James Cameron

James Cameron’s ‘An Indian Summer’

Review of James Cameron’s classic travelogue on India…

ind-sumIf this website achieves nothing more than helping to preserve the memory of the late British journalist James Cameron then any efforts on the website owner will have been more than worthwhile. A colossus in journalism, the man whose career, writing and lifestyle inspired a young Christopher Hitchens to become a journalist, he possessed a unique ability to take the reader to places, people and moments in history in such a measured, selfless, fact based way which has now long since passed in the reportage profession.

Cameron was an unwilling ‘star’. He was well known and well respected on a global scale having been at most of the major world events during his illustrious career yet he never lost sight of his upbringing and good fortune. A self-confessed “Conservative in everything except politics” he travelled the world ever the British gentleman, polite, well spoken yet hell bent on getting the story he was after. Cameron was no soft touch, he got his information, processed it and presented it in the way journalism proper should; factual, with the emphasis on the subject rather than the author.
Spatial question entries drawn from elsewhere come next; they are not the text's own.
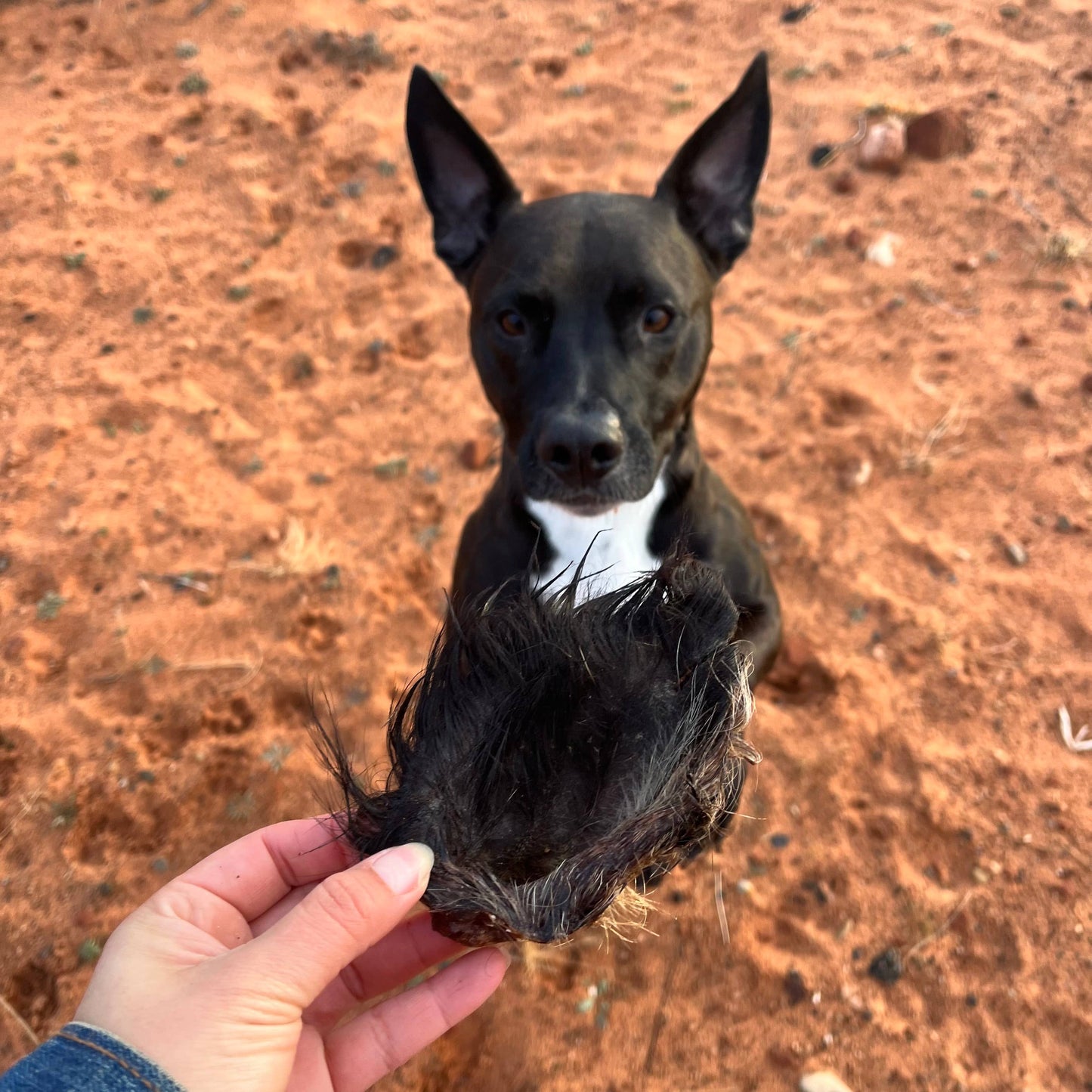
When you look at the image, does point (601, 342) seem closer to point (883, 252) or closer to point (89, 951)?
point (89, 951)

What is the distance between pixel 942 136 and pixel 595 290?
12.8 ft

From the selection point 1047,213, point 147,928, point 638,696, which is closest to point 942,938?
point 638,696

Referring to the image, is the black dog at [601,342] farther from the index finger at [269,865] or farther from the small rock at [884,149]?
the small rock at [884,149]

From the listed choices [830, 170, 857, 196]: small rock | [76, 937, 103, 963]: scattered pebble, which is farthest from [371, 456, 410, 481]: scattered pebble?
[830, 170, 857, 196]: small rock

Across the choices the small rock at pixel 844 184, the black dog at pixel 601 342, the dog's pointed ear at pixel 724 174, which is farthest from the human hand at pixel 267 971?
the small rock at pixel 844 184

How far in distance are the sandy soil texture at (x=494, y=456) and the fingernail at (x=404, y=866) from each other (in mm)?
1445

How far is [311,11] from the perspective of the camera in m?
6.67

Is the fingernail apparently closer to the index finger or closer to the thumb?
the thumb

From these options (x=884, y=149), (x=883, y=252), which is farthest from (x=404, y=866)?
(x=884, y=149)

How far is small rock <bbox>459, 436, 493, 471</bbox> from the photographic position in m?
4.09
A man of a number of wonderful books, his tenth, ‘An Indian Summer’ was first published by MacMillan in 1974, three years after he set foot in the country in preparation for his account of a country which had long held a fascination for him. By 1971 and his trip to the subcontinent, he was married to his third wife, an Indian woman, Moni, to whom the book is dedicated.

India does, by definition, provide a rich and diverse set of opportunities for any writer to benefit from and write about. Cameron was fully aware of what lay in wait for him. But this book which captures so brilliantly the sights and smells of India focuses, like much of Cameron’s work,  on the people and their diversity. His interviews always covered the length and breadth of a population and it shows in the nuances of his descriptions such as a ‘Sikh with the slightly aloof and cynical demeanour of Sikhs about to leave the Punjab and head south among the blackamoors’. One such Sikh was his driver in India for a while and the following excerpt perfectly encapsulates both Cameron as a man and as a writer: “Mr Singh, what about the air-conditioning?” ‘Alas’ “Mr Singh, please note that we shall not be paying the surcharge” ‘Not paying surcharge’ “So long as it is being understood” Within two pages he has glided effortlessly between dinner with a Maharaja and telling his driver he won’t be paying for the car’s lousy air-con. But dinner with the Maharaja isn’t an opportunity to boast, it is a chance to record a Prince’s opinion on the country and the future of its Maharaja’s which is remarkably candid and insightful.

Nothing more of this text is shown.